- Short task -
Can you write out the items below again, replacing every "scene" with "view" and leaving everything else unchanged?

- Supplied records -
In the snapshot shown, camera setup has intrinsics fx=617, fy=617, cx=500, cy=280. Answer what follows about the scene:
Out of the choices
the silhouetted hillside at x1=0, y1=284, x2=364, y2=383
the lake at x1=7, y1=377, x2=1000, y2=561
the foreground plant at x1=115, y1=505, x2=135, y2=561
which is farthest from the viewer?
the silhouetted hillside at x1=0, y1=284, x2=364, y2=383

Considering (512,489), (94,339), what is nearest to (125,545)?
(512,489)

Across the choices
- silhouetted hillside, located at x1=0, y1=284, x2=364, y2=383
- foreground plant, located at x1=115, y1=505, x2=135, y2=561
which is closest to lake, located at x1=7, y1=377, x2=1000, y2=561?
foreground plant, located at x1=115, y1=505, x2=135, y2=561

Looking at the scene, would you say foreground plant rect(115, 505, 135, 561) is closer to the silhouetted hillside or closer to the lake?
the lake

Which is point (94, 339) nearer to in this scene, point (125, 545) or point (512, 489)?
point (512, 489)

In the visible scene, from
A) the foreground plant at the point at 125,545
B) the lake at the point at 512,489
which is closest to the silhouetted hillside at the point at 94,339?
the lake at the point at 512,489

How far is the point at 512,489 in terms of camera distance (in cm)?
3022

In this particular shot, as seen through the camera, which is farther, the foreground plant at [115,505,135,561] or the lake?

- Solved problem -
In the snapshot shown, camera setup has intrinsics fx=617, fy=617, cx=500, cy=280. Answer what follows about the view:
Out of the choices
the silhouetted hillside at x1=0, y1=284, x2=364, y2=383
the lake at x1=7, y1=377, x2=1000, y2=561
the foreground plant at x1=115, y1=505, x2=135, y2=561
which is farthest from the viewer?
the silhouetted hillside at x1=0, y1=284, x2=364, y2=383

Considering (512,489), (94,339), what is nearest to (125,545)?
(512,489)

Across the choices
- silhouetted hillside, located at x1=0, y1=284, x2=364, y2=383
- foreground plant, located at x1=115, y1=505, x2=135, y2=561
which is closest to lake, located at x1=7, y1=377, x2=1000, y2=561?
foreground plant, located at x1=115, y1=505, x2=135, y2=561

Looking at the view, would you say foreground plant rect(115, 505, 135, 561) is closer to the silhouetted hillside or closer to the lake?
the lake

Which is point (94, 339) nearer to in this view, point (125, 545) or point (512, 489)?
point (512, 489)

In the visible view, from
A) the foreground plant at the point at 125,545
B) the lake at the point at 512,489
which is closest to the silhouetted hillside at the point at 94,339?
the lake at the point at 512,489

How far is the point at 512,489 in terms of camera distance (in cm)?
3022

In this particular shot, as seen through the camera, which is farther, the foreground plant at [115,505,135,561] or the lake?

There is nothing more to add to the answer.